Raymond Clevie Carver Jr. fue un escritor estadounidense nacido el 5 de
mayo de 1938, en Clatskanie, Oregón,
Estados Unidos, fallecido 2 de agosto de 1988, cuyos relatos breves impusieron en su país un
modelo narrativo denominado por la crítica "realismo sucio", porque
sólo trataba temas cotidianos (sin nada heroico o excepcional) con un estilo seco
y sin concesiones metafóricas.
Publicó sus primeros cuentos
cortos en revistas, mientras estudiaba en el Humboldt State College de
California, en 1963.
Los personajes de sus relatos son
pequeños seres atrapados en situaciones sórdidas de la vida corriente: gente
sin empleo, abúlicos, perdedores por naturaleza, trabajadores pobres,
caracteres nerviosos y grises. Sus escenarios son hogares donde los matrimonios
se aman y se odian, o bares donde la existencia de los marginales y alcohólicos
transcurre sórdidamente, o vecinos cuyas vidas se relacionan aleatoriamente.

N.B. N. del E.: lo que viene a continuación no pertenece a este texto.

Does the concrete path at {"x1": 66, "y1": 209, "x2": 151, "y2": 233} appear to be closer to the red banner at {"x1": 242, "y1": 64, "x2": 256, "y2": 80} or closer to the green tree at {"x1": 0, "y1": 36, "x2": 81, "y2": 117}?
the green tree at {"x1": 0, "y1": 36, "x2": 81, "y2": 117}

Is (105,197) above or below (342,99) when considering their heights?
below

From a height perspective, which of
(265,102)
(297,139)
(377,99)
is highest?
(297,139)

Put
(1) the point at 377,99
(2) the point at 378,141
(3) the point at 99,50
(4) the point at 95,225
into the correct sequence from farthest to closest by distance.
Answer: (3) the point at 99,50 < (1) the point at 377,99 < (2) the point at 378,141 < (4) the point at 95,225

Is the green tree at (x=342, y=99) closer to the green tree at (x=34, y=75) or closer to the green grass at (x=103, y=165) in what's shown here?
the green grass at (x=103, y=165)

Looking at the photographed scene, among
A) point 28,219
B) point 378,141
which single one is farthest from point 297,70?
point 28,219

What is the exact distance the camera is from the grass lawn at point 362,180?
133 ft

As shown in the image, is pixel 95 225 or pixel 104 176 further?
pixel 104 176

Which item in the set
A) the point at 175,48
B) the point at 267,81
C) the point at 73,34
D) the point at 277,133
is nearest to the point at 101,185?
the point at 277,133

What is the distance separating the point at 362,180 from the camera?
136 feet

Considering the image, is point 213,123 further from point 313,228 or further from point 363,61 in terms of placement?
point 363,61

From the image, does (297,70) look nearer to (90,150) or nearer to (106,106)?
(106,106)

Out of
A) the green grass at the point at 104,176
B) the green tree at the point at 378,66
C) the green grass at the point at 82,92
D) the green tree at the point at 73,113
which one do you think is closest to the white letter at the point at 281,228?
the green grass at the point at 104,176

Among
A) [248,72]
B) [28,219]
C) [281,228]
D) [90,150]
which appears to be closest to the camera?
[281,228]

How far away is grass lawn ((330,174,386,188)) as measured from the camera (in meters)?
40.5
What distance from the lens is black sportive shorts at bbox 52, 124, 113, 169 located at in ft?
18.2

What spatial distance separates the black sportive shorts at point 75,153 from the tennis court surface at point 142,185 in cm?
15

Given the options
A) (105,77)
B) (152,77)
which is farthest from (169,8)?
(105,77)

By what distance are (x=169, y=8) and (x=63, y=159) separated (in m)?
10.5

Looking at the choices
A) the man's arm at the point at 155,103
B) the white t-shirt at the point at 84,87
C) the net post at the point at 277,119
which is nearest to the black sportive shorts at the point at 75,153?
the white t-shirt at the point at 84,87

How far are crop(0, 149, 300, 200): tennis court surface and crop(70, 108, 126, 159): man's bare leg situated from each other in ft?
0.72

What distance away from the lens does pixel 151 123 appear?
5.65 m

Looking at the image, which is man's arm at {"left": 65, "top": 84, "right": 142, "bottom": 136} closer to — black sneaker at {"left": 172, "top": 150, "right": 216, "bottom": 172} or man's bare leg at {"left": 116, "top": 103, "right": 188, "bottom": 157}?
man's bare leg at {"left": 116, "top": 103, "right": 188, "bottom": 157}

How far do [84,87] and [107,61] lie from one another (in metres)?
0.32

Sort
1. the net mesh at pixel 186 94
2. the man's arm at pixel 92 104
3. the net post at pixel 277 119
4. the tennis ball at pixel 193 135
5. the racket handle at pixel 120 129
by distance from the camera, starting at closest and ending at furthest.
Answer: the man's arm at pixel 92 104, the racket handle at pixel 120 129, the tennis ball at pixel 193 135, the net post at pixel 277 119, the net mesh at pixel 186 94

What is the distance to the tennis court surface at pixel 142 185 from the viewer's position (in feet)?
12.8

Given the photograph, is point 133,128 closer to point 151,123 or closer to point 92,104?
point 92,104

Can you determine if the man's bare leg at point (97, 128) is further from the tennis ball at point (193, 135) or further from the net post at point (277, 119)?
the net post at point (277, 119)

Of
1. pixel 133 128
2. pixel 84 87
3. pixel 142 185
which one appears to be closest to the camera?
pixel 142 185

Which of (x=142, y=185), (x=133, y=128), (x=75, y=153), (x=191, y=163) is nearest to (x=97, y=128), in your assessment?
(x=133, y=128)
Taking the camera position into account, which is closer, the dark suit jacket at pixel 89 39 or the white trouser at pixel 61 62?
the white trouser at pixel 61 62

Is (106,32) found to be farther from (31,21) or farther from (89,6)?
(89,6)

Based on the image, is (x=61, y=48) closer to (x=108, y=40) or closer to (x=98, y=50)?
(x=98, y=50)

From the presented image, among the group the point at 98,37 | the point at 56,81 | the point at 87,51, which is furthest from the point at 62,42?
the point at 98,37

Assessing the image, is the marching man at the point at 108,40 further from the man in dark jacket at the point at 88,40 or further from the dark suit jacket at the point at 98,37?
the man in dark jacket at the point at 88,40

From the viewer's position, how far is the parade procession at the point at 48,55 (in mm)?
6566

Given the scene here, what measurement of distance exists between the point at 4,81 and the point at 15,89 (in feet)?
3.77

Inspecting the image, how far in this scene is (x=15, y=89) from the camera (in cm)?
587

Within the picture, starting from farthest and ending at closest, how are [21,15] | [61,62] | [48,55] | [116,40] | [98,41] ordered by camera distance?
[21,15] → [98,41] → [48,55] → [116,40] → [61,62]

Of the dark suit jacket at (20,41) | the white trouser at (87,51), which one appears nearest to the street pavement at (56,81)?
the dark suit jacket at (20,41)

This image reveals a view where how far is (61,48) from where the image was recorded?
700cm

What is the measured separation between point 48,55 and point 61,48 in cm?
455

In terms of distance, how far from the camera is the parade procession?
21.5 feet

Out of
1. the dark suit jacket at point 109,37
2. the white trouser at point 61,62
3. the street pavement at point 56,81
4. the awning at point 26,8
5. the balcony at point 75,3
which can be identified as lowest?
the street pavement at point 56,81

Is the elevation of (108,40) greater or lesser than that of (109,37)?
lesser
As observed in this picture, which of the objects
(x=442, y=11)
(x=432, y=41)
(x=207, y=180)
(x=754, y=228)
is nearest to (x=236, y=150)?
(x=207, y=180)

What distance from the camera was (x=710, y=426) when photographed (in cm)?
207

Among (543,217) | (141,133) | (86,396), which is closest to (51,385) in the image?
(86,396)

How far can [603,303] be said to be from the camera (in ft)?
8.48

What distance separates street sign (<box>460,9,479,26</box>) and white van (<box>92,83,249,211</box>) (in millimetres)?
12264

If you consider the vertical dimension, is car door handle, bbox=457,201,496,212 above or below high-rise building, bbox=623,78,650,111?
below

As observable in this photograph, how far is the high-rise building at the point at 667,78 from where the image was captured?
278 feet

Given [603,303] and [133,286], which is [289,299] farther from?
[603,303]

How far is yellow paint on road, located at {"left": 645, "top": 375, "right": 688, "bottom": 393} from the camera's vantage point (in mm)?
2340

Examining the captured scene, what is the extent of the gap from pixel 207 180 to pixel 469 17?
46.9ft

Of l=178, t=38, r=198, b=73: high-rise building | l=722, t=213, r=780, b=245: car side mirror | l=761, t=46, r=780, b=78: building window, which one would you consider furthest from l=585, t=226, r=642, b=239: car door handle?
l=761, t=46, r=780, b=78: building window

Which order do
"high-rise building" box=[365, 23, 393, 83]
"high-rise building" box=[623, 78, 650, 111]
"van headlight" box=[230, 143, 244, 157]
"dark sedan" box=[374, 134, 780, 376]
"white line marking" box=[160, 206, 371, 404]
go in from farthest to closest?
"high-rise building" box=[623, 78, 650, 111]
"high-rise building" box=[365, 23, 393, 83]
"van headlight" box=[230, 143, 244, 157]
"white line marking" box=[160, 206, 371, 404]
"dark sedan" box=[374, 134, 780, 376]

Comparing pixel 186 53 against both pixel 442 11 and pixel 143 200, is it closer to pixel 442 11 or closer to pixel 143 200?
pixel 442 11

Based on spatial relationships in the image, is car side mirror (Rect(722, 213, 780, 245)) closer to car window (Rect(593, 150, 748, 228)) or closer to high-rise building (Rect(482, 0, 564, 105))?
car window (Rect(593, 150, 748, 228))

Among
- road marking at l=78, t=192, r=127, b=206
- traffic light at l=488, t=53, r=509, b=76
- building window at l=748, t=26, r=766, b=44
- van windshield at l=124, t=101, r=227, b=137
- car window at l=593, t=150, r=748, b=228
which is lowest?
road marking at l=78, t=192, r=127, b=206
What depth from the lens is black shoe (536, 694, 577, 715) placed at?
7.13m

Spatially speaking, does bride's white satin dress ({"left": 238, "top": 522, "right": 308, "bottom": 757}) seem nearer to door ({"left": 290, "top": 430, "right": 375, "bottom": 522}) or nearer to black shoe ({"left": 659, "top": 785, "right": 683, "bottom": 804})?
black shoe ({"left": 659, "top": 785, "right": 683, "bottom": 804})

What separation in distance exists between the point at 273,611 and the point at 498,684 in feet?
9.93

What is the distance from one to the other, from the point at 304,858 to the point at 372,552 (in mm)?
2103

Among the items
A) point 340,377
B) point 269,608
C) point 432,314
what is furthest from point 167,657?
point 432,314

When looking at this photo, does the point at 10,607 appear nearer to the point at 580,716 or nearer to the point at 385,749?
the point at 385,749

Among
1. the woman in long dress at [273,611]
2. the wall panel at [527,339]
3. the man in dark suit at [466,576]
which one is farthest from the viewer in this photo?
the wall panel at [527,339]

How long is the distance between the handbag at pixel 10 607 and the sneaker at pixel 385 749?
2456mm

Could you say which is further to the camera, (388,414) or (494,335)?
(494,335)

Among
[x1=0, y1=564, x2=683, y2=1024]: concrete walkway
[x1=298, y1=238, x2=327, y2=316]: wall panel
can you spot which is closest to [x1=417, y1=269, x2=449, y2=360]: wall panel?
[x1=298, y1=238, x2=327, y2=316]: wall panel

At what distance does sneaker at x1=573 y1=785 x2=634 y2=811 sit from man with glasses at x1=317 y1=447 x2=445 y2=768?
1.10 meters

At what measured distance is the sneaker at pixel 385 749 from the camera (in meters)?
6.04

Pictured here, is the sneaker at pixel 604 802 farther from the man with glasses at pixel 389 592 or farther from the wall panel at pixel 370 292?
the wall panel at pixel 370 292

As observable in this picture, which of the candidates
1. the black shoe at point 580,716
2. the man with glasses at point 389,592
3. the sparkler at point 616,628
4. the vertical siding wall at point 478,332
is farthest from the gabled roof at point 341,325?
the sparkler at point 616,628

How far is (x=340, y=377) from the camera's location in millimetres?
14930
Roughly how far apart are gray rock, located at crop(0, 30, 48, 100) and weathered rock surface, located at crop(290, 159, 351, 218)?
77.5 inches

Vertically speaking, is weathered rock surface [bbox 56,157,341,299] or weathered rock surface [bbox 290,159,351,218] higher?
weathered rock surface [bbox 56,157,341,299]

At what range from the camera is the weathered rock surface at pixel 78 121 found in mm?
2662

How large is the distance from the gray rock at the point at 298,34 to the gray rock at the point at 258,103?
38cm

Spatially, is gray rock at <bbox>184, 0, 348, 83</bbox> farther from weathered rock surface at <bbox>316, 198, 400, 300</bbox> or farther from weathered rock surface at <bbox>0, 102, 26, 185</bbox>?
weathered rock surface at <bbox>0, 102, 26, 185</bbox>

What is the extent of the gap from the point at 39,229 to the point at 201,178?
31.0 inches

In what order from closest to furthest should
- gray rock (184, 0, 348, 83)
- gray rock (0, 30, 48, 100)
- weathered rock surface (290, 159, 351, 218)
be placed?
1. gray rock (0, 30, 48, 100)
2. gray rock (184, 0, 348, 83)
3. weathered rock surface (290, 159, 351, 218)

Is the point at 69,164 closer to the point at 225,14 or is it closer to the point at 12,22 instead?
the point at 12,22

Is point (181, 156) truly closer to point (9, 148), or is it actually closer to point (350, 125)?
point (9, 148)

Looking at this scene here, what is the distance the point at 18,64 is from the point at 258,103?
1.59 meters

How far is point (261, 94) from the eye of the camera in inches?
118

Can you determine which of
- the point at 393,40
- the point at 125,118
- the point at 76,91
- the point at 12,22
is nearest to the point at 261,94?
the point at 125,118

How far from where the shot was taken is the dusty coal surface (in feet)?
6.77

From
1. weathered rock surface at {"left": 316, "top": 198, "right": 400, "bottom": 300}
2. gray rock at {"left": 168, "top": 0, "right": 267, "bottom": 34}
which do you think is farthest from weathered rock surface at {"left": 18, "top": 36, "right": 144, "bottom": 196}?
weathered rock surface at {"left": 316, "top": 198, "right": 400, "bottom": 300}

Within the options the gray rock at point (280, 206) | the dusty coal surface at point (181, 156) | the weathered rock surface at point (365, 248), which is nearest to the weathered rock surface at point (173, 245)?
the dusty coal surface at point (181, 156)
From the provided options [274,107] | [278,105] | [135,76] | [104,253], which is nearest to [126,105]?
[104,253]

Este es un retrato que bien
podría servir como aliciente para todos aquellos que teniendo ganas de iniciar
la aventura de escribir, se auto limitan pensando que no serían capaces de
poder realizar un trabajo decoroso. Lean a Raymond Carver, al menos en este relato incluido
en el libro ” De qué hablamos cuando hablamos de amor (1981)” y comprobarán que
no es imposible:
“Por la mañana me echa Teacher’s
en la barriga y lo apura a lametones. Y esa misma tarde trata de tirarse por la
ventana.
Yo digo:
—Holly, esto no puede seguir así.
Esto tiene que acabar.
Estamos sentados en el sofá de
una de las suites de arriba. Había muchas habitaciones libres para elegir. Pero
necesitábamos una suite, espacio donde poder movernos y poder charlar. Así que
aquella mañana cerramos la oficina del motel y subimos a una suite.
Ella corrobora:
—Duane, esto me está matando.
Bebemos Teacher’s con agua y
hielo. Entre la mañana y la tarde hemos dormido un poco. Y luego se ha
levantado de la cama y amenazado con tirarse por la ventana en ropa interior.
He tenido que agarrarla. Sólo es el segundo piso. Pero aun así.
—Estoy harta —confiesa—. No lo
aguanto más.
Se pone la mano en la mejilla y
cierra los ojos. Mueve la cabeza de un lado para otro y emite como un zumbido.
Me siento morir viéndola en ese
estado.
—¿Qué es lo que no aguantas?
—pregunto, aunque naturalmente sé a lo que se refiere.
—No tengo por qué explicártelo
otra vez con pelos y señales — responde — He perdido el control. He perdido la
dignidad. Antes era una mujer orgullosa de mí misma.
Es una mujer atractiva de poco
más de treinta años. Es alta y tiene el pelo negro y largo, y ojos verdes. La
única mujer de ojos verdes que he conocido en toda mi vida. Antes, en otros
tiempos, solía decirle cosas sobre sus ojos verdes, y ella me decía que gracias
a ellos tenía la certeza de que estaba destinada a algo especial.
¡Si lo sabría yo!
Me siento horriblemente mal entre
unas cosas y las otras.
Me llega el timbre del teléfono que
suena en la oficina. Ha estado sonabdo a ratos durante todo el día. Lo oía
incluso cuando estaba dormitando. Abría los ojos y miraba al techo y lo oía
sonar y me asombraba de lo que nos estaba pasando.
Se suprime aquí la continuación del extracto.